Request » Please copy the lines below word for word, leaving out the pictures.

The input »
⁂
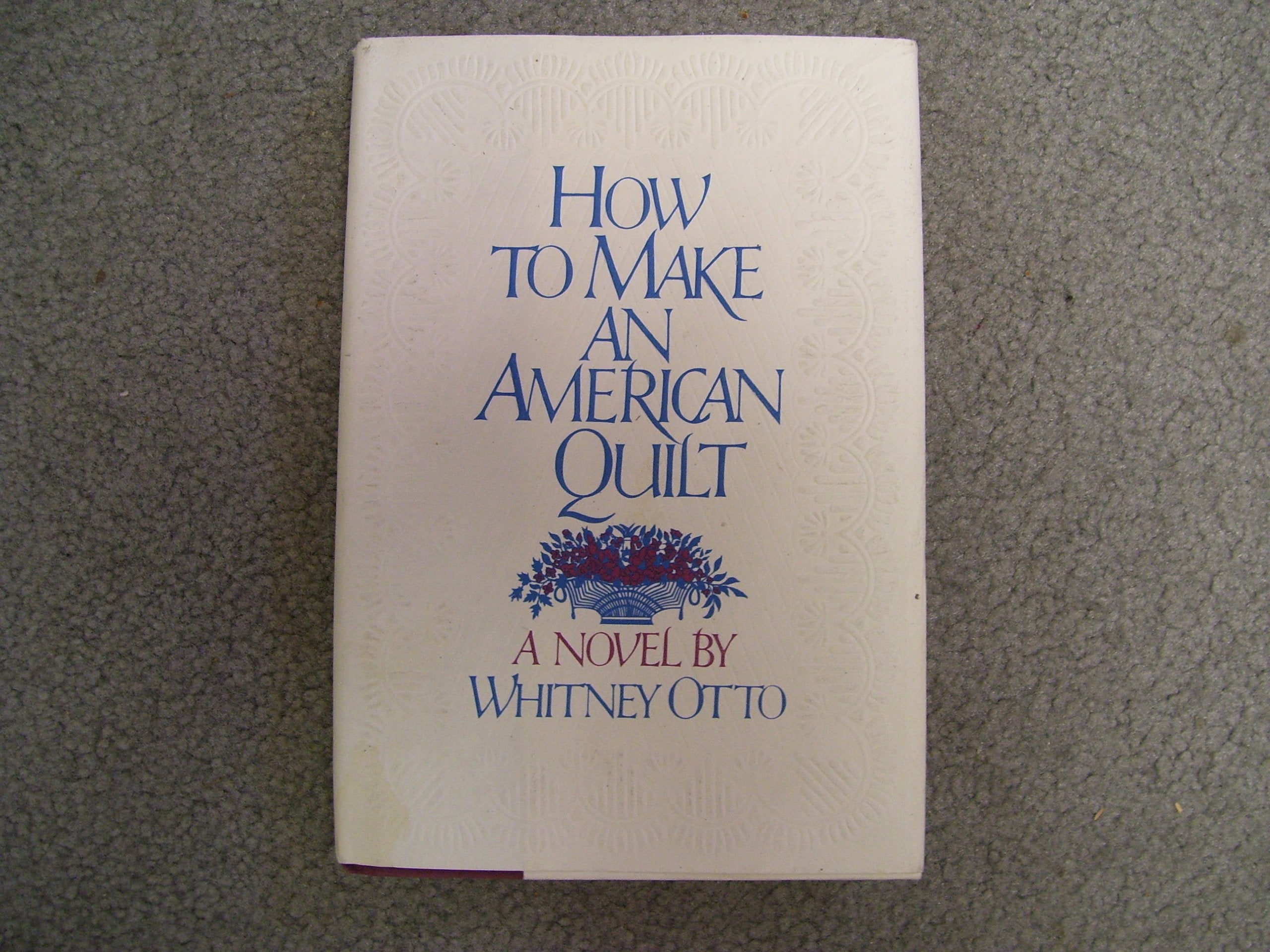 How to Make an American Quilt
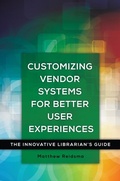 Cover: Customizing Vendor Systems for Better User Experiences - Libraries Unlimited Inc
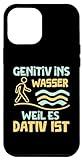 Hülle für iPhone 14 Pro Max Deutschlehrer Spruch - Genitiv ins Wasser Dativ L
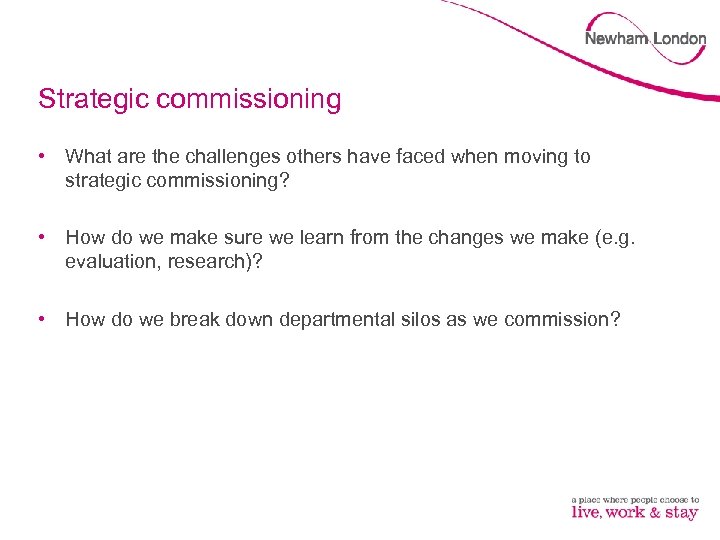 Strategic commissioning • What are the challenges others have faced when moving to strategic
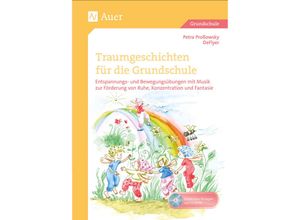 9783403081234 - Traumgeschichten für die Grundschule m 1 CD-ROM - Petra Proßowsky DeFlyer Geheftet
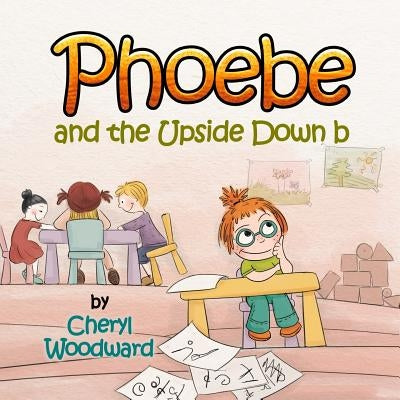 Phoebe and the Upside Down b by Woodward, Cheryl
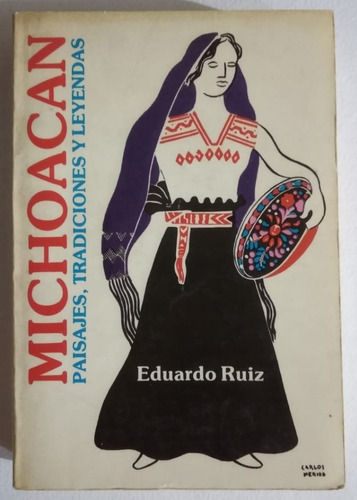 Michoacán, Paisajes, Tradiciones Y Leyendas, Eduardo Ruiz
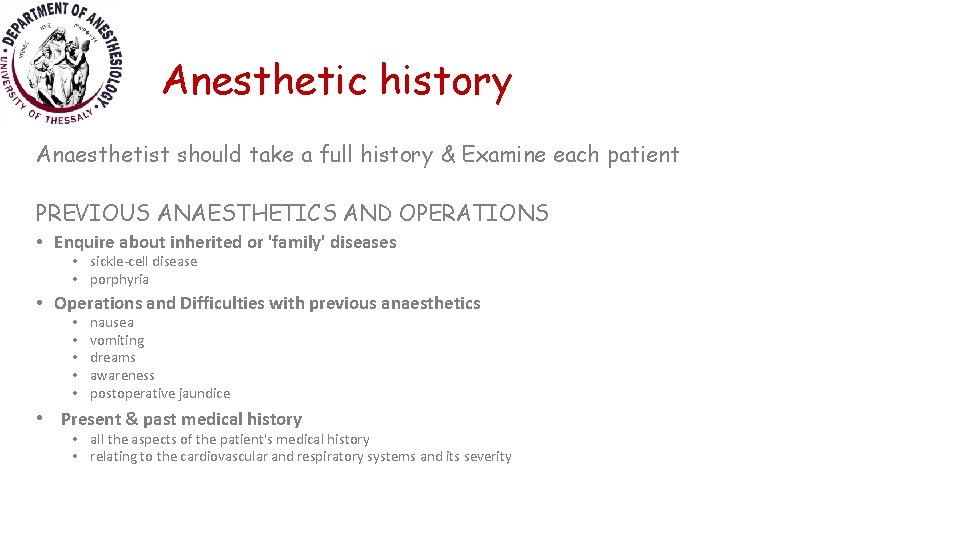 Anesthetic history Anaesthetist should take a full history & Examine each patient PREVIOUS ANAESTHETICS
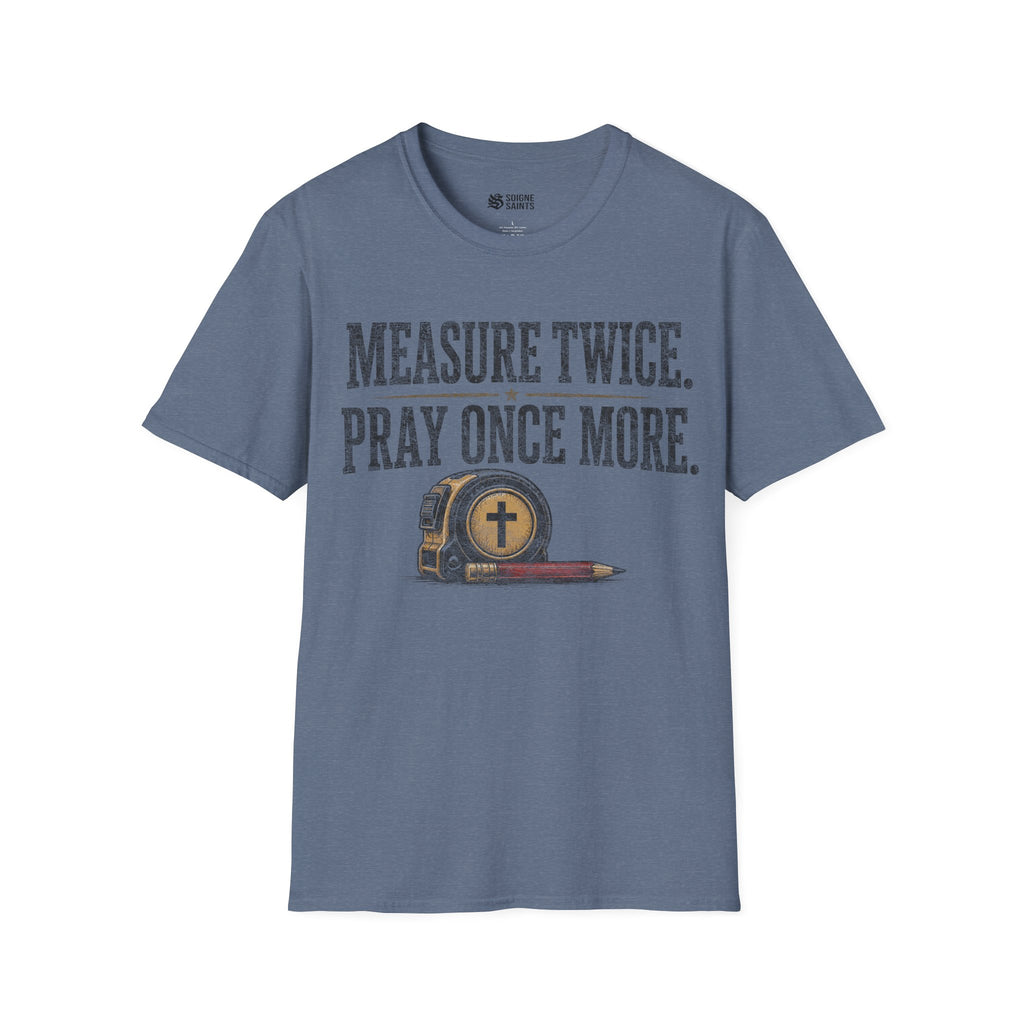 measure twice t-shirt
⁂
Output below »
 How to Make an American Quilt
 Cover: Customizing Vendor Systems for Better User Experiences - Libraries Unlimited Inc
 Hülle für iPhone 14 Pro Max Deutschlehrer Spruch - Genitiv ins Wasser Dativ L
 Strategic commissioning • What are the challenges others have faced when moving to strategic
 9783403081234 - Traumgeschichten für die Grundschule m 1 CD-ROM - Petra Proßowsky DeFlyer Geheftet
 Phoebe and the Upside Down b by Woodward, Cheryl
 Michoacán, Paisajes, Tradiciones Y Leyendas, Eduardo Ruiz
 Anesthetic history Anaesthetist should take a full history & Examine each patient PREVIOUS ANAESTHETICS
 measure twice t-shirt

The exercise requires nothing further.